**WORK ORDER A**. Name every titled work that the Midsommar review credits with crystallizing the concept the magazines are reviving.
**WORK ORDER B**. From the Midsommar review, transcribe word for word the part that opens with the words containing "I bring this" and closes with "through their heads.".

**STUDY TEXT**.
Saturday, 22 August 2020

Review: "Midsommar"

 

ASTER, Ari (Dir.), “Midsommar”, A24/BR.F/Square Peg/Lionsgate, 2019.

Have you ever heard an instance of glossolalia? The so called “speaking in tongues” has quite a musical quality to it, with rising and falling intonations and cadences and mild interweaving musical themes. Some people find it strangely thrilling and soothing – either because of its mysterious origin (as an instance of supposedly divine inspiration and contact), or because its mere presence is interpreted as a manifestation of The Beyond. Personally, I find it quite grating to listen to. It wanders; it never seems to know where it’s headed; it’s endlessly reiterative and tentative-sounding – like someone trying half-heartedly to pick out a Philip Glass piece on a piano. It sounds as though each individual performer is not totally committing to it and is sure that, at any moment, the whole thing might suddenly stop and so they’re trying their damnedest to not be the last one left crooning when that happens.

I bring this up because most of the soundtrack in this movie resembles glossolalia, albeit it is mostly instrumental, not vocal. At various points there are fiddles and flutes making endless glissandi and arpeggios in the background and – while at times it’s quite lovely to hear – it eventually becomes fairly drone-like and annoying. I think this is intentional. The people in this story are, for the most part, quite mad, and this soundtrack is certainly emblematic of what must be passing through their heads.

Horror fare, especially in the UK, has taken a sharp turn toward the Folk Department of late and these kinds of narratives – of bloodthirsty rural traditions irrupting out into the modern sunshine – are definitely seeing a revival. Magazines such as “The Ghastling” and “Hellebore” are attempting to breathe new life into the concept that was crystallized by such movies as “The Wicker Man” and “Witch-Finder General”; Shirley Jackson’s short story “The Lottery”; almost anything by Alan Garner; and 80s slasher flicks like “Children of the Corn”. The focus of this material is upon long-standing – supposedly, millennially-old – traditions linked to nature and the surrounding environment and the accompanying ritual behaviour designed to appease, or entice, natural forces, or to bring the community closer to some perceived natural, cyclical way of being. Sometimes, there is an actual supernatural entity in the background of all this activity; other times, it’s just crazy people who should know better.

**DATA BLOCK**.
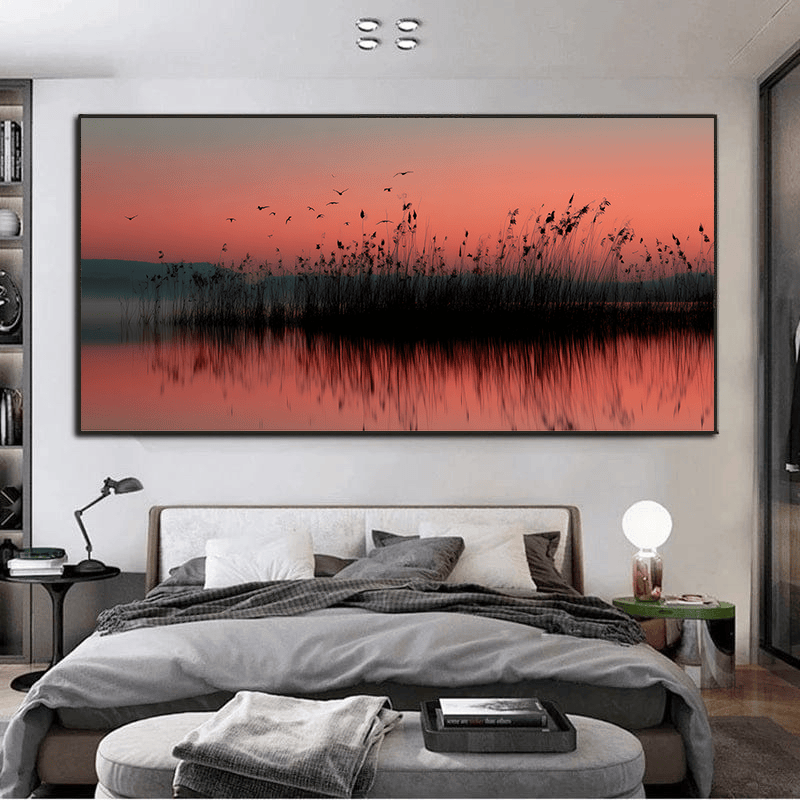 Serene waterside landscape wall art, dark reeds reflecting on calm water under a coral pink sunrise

**SOLUTION A**. "The Wicker Man", "Witch-Finder General", "The Lottery", "Children of the Corn"

**SOLUTION B**.
I bring this up because most of the soundtrack in this movie resembles glossolalia, albeit it is mostly instrumental, not vocal. At various points there are fiddles and flutes making endless glissandi and arpeggios in the background and – while at times it’s quite lovely to hear – it eventually becomes fairly drone-like and annoying. I think this is intentional. The people in this story are, for the most part, quite mad, and this soundtrack is certainly emblematic of what must be passing through their heads.